Freecodecamp Data Science Projects
Dataset Overview:
- Source: UCI Machine Learning Repository
- Donation Date: April 30, 2007
- Creator: R. Bock
- Simulation Tool: Monte Carlo program (Corsika)
- License: CC BY 4.0 - Share and adapt with proper credit.
Description: This dataset contains simulated data from the MAGIC (Major Atmospheric Gamma Imaging Cherenkov) telescope, aimed at distinguishing gamma rays from hadron showers. The data was generated using the Corsika Monte Carlo simulation.
Features:
- fLength: Major axis of ellipse (mm)
- fWidth: Minor axis of ellipse (mm)
- fSize: 10-log of total pixel content (#phot)

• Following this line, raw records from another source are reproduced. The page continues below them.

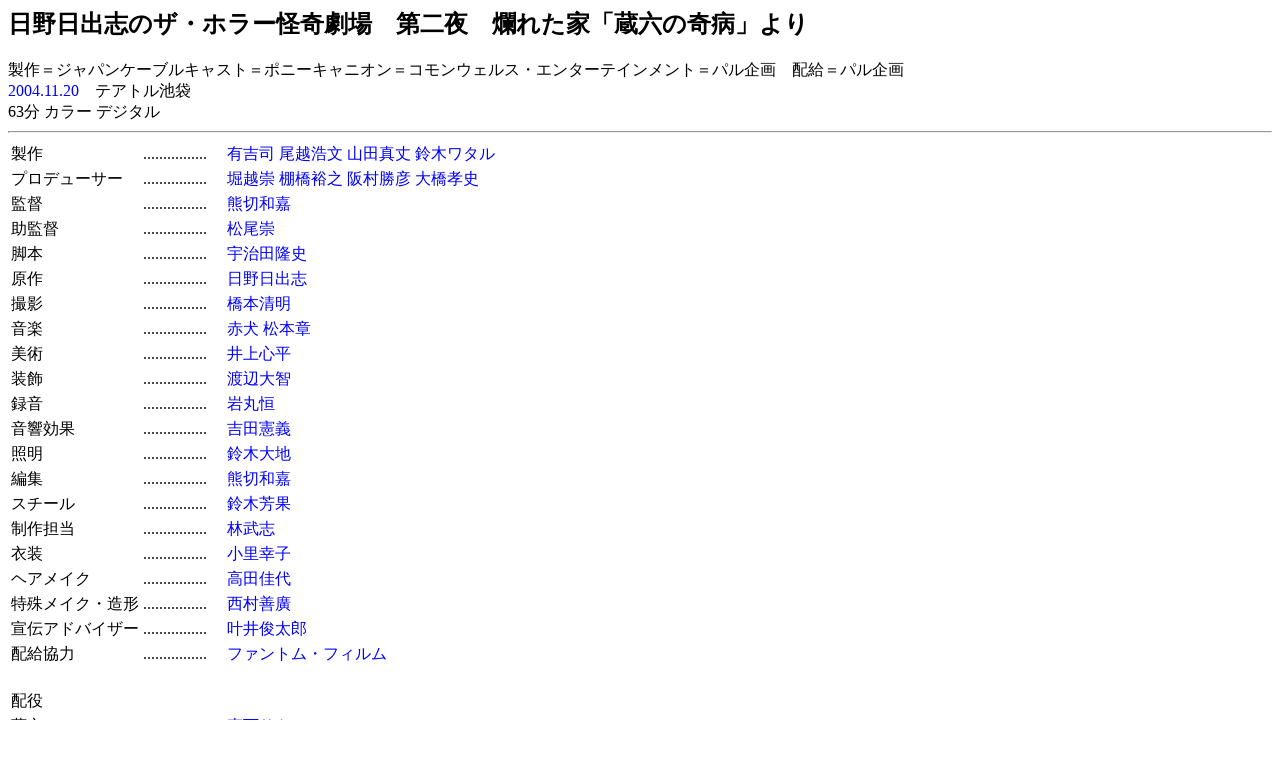

--- FILE ---
content_type: text/html
request_url: http://jmdb.ne.jp/2004/eb004630.htm
body_size: 5372
content:
<!DOCTYPE HTML PUBLIC "-//W3C//DTD HTML 4.01 Transitional//EN">
<html lang="ja-JP">
<head>
<meta http-equiv="Content-Type" content="text/html; charset=Shift_JIS">
<meta name="Keywords" lang="ja" content="日野日出志のザ・ホラー怪奇劇場　第二夜　爛れた家「蔵六の奇病」より">
<title>日野日出志のザ・ホラー怪奇劇場　第二夜　爛れた家「蔵六の奇病」より</title>
<link rel=stylesheet type="text/css" href="../disp/data.css">
<!-- Copyright Y.Nomura Update:14 Feb, 2006 -->
</head>
<body bgcolor="#ffffff">
<h2>日野日出志のザ・ホラー怪奇劇場　第二夜　爛れた家「蔵六の奇病」より</h2>
製作＝ジャパンケーブルキャスト＝ポニーキャニオン＝コモンウェルス・エンターテインメント＝パル企画　配給＝パル企画<br>
<a href="a2004.htm">2004.11.20</a>　テアトル池袋<br>
63分 カラー  デジタル
<hr>
<table>
  <tr>
    <td nowrap>製作</td>
    <td nowrap>................　</td>
    <td>
      <a href="../person/p0367420.htm">有吉司</a>
      <a href="../person/p0444840.htm">尾越浩文</a>
      <a href="../person/p1141690.htm">山田真丈</a>
      <a href="../person/p0375060.htm">鈴木ワタル</a>
    </td>
  </tr>
  <tr>
    <td nowrap>プロデューサー</td>
    <td nowrap>................　</td>
    <td>
      <a href="../person/p1139620.htm">堀越崇</a>
      <a href="../person/p0898000.htm">棚橋裕之</a>
      <a href="../person/p1141710.htm">阪村勝彦</a>
      <a href="../person/p0580550.htm">大橋孝史</a>
    </td>
  </tr>
  <tr>
    <td nowrap>監督</td>
    <td nowrap>................　</td>
    <td>
      <a href="../person/p0469090.htm">熊切和嘉</a>
    </td>
  </tr>
  <tr>
    <td nowrap>助監督</td>
    <td nowrap>................　</td>
    <td>
      <a href="../person/p1182810.htm">松尾崇</a>
    </td>
  </tr>
  <tr>
    <td nowrap>脚本</td>
    <td nowrap>................　</td>
    <td>
      <a href="../person/p0469260.htm">宇治田隆史</a>
    </td>
  </tr>
  <tr>
    <td nowrap>原作</td>
    <td nowrap>................　</td>
    <td>
      <a href="../person/p0319490.htm">日野日出志</a>
    </td>
  </tr>
  <tr>
    <td nowrap>撮影</td>
    <td nowrap>................　</td>
    <td>
      <a href="../person/p0469100.htm">橋本清明</a>
    </td>
  </tr>
  <tr>
    <td nowrap>音楽</td>
    <td nowrap>................　</td>
    <td>
      <a href="../person/p0469140.htm">赤犬</a>
      <a href="../person/p0863180.htm">松本章</a>
    </td>
  </tr>
  <tr>
    <td nowrap>美術</td>
    <td nowrap>................　</td>
    <td>
      <a href="../person/p1161210.htm">井上心平</a>
    </td>
  </tr>
  <tr>
    <td nowrap>装飾</td>
    <td nowrap>................　</td>
    <td>
      <a href="../person/p0748450.htm">渡辺大智</a>
    </td>
  </tr>
  <tr>
    <td nowrap>録音</td>
    <td nowrap>................　</td>
    <td>
      <a href="../person/p0636170.htm">岩丸恒</a>
    </td>
  </tr>
  <tr>
    <td nowrap>音響効果</td>
    <td nowrap>................　</td>
    <td>
      <a href="../person/p0746470.htm">吉田憲義</a>
    </td>
  </tr>
  <tr>
    <td nowrap>照明</td>
    <td nowrap>................　</td>
    <td>
      <a href="../person/p0633390.htm">鈴木大地</a>
    </td>
  </tr>
  <tr>
    <td nowrap>編集</td>
    <td nowrap>................　</td>
    <td>
      <a href="../person/p0469090.htm">熊切和嘉</a>
    </td>
  </tr>
  <tr>
    <td nowrap>スチール</td>
    <td nowrap>................　</td>
    <td>
      <a href="../person/p0860810.htm">鈴木芳果</a>
    </td>
  </tr>
  <tr>
    <td nowrap>制作担当</td>
    <td nowrap>................　</td>
    <td>
      <a href="../person/p1161220.htm">林武志</a>
    </td>
  </tr>
  <tr>
    <td nowrap>衣装</td>
    <td nowrap>................　</td>
    <td>
      <a href="../person/p1161230.htm">小里幸子</a>
    </td>
  </tr>
  <tr>
    <td nowrap>ヘアメイク</td>
    <td nowrap>................　</td>
    <td>
      <a href="../person/p1139640.htm">高田佳代</a>
    </td>
  </tr>
  <tr>
    <td nowrap>特殊メイク・造形</td>
    <td nowrap>................　</td>
    <td>
      <a href="../person/p0900440.htm">西村善廣</a>
    </td>
  </tr>
  <tr>
    <td nowrap>宣伝アドバイザー</td>
    <td nowrap>................　</td>
    <td>
      <a href="../person/p1142990.htm">叶井俊太郎</a>
    </td>
  </tr>
  <tr>
    <td nowrap>配給協力</td>
    <td nowrap>................　</td>
    <td>
      <a href="../person/p1142530.htm">ファントム・フィルム　</a>
    </td>
  </tr>
  <tr><td colspan=3>　</td></tr>
  <tr><td>配役</td><td>　</td><td>　</td></tr>
  <tr>
    <td nowrap>蔵六 </td>
    <td nowrap>................　</td>
    <td><a href="../person/p1161240.htm">森下サトシ</a> </td>
  </tr>
  <tr>
    <td nowrap>春子 </td>
    <td nowrap>................　</td>
    <td><a href="../person/p1035130.htm">川口真理恵</a> </td>
  </tr>
  <tr>
    <td nowrap>白橋 </td>
    <td nowrap>................　</td>
    <td><a href="../person/p0985680.htm">三浦誠己</a> </td>
  </tr>
  <tr>
    <td nowrap>父 </td>
    <td nowrap>................　</td>
    <td><a href="../person/p0821530.htm">黒沼弘己</a> </td>
  </tr>
  <tr>
    <td nowrap>母 </td>
    <td nowrap>................　</td>
    <td><a href="../person/p1006860.htm">東千晃</a> </td>
  </tr>
  <tr>
    <td nowrap>村長 </td>
    <td nowrap>................　</td>
    <td><a href="../person/p0045410.htm">奥村公延</a> </td>
  </tr>

</table>
<hr>
<a href="JavaScript:history.go(-1);">戻る</a>
</body>
</html>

- fConc: Ratio of sum of top two pixels to fSize
- fConc1: Ratio of highest pixel to fSize
- fAsym: Distance from highest pixel to center along major axis
- fM3Long: 3rd root of third moment along major axis (mm)
- fM3Trans: 3rd root of third moment along minor axis (mm)
- fAlpha: Angle of major axis with vector to origin (deg)
- fDist: Distance from origin to ellipse center (mm)
- class: Binary classification (gamma/hadron)
Objective: Using the provided features, classify telescope observations into gamma signals (the target) and hadron-induced showers (the background).
Discrimination Factors:
- Shape and orientation of the shower image
- Asymmetry along the major axis
- Cluster extent in the image plane
- Total energy deposition
This dataset is ideal for machine learning projects focusing on astrophysics or particle physics classification tasks.